Petit texte à la suite de "Paranoid Park, l'adolescence coupée en deux", (long) texte que j'ai publié juste précédemment. Celui-ci est beaucoup plus court et peut être lu indépendamment, comme une approche de la sexualité adolescente.

Deux scènes de Paranoid Park, film de Gus Van Sant, permettent d'aborder la question de la sexualité adolescente.

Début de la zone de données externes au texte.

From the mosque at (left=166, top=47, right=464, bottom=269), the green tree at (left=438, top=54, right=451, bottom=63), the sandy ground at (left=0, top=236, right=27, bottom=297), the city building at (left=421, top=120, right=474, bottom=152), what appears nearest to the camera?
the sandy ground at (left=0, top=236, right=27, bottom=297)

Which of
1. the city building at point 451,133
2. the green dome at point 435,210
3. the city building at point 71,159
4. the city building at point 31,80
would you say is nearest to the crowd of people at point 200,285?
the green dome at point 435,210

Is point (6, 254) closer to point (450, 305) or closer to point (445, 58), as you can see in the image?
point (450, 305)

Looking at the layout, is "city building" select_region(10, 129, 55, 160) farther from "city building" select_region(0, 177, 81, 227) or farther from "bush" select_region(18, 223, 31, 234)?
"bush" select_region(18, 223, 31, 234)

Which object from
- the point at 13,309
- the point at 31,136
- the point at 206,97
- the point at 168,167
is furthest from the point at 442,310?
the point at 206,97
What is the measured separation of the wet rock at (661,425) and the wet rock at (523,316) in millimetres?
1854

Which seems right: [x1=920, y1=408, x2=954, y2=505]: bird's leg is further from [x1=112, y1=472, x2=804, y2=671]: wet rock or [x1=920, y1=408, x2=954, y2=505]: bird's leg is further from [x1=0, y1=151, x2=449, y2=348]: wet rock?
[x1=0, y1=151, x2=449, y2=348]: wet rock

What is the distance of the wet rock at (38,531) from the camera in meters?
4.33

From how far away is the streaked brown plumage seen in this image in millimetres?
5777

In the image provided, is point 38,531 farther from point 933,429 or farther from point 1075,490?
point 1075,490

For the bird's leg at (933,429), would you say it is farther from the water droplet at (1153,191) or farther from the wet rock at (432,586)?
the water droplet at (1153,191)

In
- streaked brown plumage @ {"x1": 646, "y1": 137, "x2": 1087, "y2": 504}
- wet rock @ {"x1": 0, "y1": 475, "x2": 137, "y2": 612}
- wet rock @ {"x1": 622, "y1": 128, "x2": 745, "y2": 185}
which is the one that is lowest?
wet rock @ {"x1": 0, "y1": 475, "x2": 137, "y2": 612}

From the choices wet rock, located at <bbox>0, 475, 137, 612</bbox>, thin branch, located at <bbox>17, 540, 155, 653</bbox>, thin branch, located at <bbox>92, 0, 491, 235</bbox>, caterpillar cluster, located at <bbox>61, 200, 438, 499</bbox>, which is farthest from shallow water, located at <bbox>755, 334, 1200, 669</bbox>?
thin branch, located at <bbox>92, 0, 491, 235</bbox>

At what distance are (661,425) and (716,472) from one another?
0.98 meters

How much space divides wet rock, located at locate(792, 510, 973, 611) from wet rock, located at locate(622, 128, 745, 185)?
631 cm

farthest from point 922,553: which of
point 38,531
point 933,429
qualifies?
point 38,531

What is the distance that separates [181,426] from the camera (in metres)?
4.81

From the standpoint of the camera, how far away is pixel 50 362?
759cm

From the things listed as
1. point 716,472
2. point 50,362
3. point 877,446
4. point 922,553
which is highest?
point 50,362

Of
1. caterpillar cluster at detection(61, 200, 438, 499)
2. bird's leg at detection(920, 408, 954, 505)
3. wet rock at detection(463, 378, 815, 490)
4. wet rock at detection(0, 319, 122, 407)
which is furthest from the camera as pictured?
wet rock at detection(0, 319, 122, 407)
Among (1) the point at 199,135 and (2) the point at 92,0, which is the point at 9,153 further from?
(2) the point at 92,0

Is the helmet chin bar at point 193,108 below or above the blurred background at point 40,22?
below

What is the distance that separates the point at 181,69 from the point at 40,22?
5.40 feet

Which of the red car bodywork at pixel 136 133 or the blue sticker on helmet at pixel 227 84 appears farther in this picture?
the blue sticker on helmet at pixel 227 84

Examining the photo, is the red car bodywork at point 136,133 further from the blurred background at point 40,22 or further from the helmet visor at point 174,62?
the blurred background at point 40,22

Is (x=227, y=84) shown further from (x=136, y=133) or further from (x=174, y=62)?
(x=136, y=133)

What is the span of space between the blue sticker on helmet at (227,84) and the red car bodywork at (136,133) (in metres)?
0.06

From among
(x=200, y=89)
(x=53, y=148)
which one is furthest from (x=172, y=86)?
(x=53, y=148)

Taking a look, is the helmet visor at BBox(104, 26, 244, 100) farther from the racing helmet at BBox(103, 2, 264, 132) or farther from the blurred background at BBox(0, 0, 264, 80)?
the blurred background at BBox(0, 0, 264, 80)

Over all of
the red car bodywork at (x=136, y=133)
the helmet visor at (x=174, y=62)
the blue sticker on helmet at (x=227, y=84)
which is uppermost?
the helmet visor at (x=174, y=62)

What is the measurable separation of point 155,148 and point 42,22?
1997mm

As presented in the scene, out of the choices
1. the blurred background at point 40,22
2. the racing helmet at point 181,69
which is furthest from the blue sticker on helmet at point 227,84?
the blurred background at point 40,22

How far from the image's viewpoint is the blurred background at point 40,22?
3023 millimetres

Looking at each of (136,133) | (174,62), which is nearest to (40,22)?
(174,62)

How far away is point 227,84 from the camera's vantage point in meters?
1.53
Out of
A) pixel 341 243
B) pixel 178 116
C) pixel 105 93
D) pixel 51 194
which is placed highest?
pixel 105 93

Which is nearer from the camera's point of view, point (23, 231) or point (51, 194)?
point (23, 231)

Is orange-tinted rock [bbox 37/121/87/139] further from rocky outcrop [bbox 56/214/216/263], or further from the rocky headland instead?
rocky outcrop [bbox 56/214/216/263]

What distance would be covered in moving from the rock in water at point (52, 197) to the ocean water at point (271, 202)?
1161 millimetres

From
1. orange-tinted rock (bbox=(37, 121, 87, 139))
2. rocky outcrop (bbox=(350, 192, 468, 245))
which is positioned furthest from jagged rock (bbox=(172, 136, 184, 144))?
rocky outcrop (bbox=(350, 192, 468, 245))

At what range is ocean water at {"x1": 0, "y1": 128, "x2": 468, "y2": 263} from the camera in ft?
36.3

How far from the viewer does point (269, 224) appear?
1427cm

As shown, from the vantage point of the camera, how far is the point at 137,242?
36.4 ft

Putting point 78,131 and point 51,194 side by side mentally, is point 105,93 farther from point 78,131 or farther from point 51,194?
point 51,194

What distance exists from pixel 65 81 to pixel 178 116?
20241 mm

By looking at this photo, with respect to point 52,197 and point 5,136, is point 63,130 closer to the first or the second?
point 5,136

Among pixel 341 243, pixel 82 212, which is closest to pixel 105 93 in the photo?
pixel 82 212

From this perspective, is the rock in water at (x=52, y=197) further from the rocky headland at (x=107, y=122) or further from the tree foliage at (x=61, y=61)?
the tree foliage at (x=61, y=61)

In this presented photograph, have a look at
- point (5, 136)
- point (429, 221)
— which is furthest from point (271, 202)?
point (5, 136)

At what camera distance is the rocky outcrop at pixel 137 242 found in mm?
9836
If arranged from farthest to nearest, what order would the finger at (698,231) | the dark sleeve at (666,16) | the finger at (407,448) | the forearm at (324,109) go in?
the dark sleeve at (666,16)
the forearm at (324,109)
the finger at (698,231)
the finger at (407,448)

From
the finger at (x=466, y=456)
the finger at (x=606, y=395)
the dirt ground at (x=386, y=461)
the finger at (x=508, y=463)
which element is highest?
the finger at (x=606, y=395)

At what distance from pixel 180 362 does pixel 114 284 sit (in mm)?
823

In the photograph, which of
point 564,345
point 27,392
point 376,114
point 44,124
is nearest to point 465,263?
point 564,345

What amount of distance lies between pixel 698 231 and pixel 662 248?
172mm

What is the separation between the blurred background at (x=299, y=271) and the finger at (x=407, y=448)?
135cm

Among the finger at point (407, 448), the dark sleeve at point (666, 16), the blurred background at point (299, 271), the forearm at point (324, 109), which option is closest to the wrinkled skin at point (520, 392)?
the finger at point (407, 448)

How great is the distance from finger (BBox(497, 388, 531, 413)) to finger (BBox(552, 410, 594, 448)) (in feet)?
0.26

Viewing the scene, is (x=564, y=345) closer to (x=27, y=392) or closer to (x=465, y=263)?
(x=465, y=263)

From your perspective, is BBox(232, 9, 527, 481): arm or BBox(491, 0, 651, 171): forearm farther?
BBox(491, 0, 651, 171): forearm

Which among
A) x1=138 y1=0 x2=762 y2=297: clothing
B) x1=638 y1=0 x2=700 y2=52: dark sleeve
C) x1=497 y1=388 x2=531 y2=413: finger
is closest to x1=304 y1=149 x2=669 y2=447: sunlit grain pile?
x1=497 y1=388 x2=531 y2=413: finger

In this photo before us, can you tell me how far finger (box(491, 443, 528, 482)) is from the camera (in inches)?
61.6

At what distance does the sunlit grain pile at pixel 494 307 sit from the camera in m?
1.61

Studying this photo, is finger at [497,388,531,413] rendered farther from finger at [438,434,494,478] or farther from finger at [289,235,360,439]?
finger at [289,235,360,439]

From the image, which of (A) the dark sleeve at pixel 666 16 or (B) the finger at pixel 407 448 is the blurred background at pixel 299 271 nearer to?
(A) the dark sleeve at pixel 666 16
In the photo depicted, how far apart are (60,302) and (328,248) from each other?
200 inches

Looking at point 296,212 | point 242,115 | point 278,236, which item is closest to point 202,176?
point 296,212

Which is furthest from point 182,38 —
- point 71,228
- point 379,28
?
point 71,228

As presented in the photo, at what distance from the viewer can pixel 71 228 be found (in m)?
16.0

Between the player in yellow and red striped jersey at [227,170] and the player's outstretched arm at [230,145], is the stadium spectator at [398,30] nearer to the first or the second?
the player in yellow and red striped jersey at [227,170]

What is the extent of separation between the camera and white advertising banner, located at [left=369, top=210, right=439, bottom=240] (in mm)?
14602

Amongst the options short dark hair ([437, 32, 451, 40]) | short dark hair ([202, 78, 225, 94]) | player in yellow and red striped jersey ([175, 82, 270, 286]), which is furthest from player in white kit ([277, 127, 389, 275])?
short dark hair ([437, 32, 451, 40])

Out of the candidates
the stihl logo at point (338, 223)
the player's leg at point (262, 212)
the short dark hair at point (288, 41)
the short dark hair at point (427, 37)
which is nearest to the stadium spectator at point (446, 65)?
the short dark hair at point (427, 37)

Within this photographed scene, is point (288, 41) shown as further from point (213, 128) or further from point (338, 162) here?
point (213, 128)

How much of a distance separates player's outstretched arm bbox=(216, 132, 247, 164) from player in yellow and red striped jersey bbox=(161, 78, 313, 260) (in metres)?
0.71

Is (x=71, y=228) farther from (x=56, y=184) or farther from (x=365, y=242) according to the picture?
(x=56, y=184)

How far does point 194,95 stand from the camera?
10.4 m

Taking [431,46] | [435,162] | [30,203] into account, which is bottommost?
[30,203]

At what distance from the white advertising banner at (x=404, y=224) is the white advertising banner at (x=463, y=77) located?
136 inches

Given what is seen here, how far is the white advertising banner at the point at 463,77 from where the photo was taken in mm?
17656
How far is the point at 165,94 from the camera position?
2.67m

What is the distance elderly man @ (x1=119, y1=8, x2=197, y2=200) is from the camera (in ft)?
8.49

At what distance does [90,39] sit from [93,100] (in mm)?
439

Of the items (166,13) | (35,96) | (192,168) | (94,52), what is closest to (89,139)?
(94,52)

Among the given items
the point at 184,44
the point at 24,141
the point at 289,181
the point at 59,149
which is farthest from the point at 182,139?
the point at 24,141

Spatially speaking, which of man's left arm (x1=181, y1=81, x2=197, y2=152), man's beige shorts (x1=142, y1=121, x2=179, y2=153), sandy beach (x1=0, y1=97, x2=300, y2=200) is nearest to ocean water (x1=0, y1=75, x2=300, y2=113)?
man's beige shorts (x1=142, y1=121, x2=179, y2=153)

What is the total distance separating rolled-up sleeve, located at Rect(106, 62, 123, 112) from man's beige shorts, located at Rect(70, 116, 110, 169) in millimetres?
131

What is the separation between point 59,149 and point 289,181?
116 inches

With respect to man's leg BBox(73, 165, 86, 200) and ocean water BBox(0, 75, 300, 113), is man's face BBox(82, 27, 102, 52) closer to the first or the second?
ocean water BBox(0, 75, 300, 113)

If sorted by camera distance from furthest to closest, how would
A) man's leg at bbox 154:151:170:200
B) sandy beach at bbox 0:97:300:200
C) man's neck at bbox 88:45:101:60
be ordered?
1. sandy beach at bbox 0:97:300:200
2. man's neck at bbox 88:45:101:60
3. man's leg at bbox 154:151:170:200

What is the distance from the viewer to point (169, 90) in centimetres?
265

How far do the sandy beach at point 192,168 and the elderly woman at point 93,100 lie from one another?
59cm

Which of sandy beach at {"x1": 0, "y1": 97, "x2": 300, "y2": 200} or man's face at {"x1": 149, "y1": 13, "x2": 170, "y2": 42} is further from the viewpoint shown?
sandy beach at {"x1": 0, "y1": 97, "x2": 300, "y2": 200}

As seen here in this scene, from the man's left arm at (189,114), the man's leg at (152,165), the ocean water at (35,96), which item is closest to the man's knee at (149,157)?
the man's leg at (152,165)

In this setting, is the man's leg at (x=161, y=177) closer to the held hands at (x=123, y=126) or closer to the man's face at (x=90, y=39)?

La première se déroule dans la pénombre. Elle se situe aux deux/tiers du film. Alex a une relation sexuelle avec sa copine Jennifer. Ça se passe dans la chambre d'une maison bourgeoise, peut-être celle de Jennifer, où elle le conduit sans un mot. La scène est assez courte. Le temps que ça dure, Alex reste allongé sur le dos, les yeux dans le vague. Jennifer s'active au dessus de lui. C'est la première fois pour elle, et probablement pour lui aussi. Comme une non-première fois. Un garçon aussi peut s'absenter lors d'une relation sexuelle. Même la première fois. Même s'il a une érection et qu'il va jusqu'à la décharge, cela ne signifie pas pour autant qu'il se passe quelque chose pour lui. À la fin, Jennifer dit à Alex « c'était super. Tu crois qu'on devrait recommencer ? Ou peut-être c'est mieux qu'on attende... Tu sais, nous allons avoir besoin de plus de préservatifs. On devrait aller chez "Rite Aid", c'est là que tante Pauline et Georges vont. » Ensuite, elle se lève et s'isole pour téléphoner. On devine que c'est à une bonne copine. Ou peut-être à tante Pauline ? Elle chuchote en riant nerveusement « Oui, ça y est, on l'a fait ! Oh bon Dieu, je sais, ok ! Non, c'était fantastique ! Je dois y aller ! Bye ! »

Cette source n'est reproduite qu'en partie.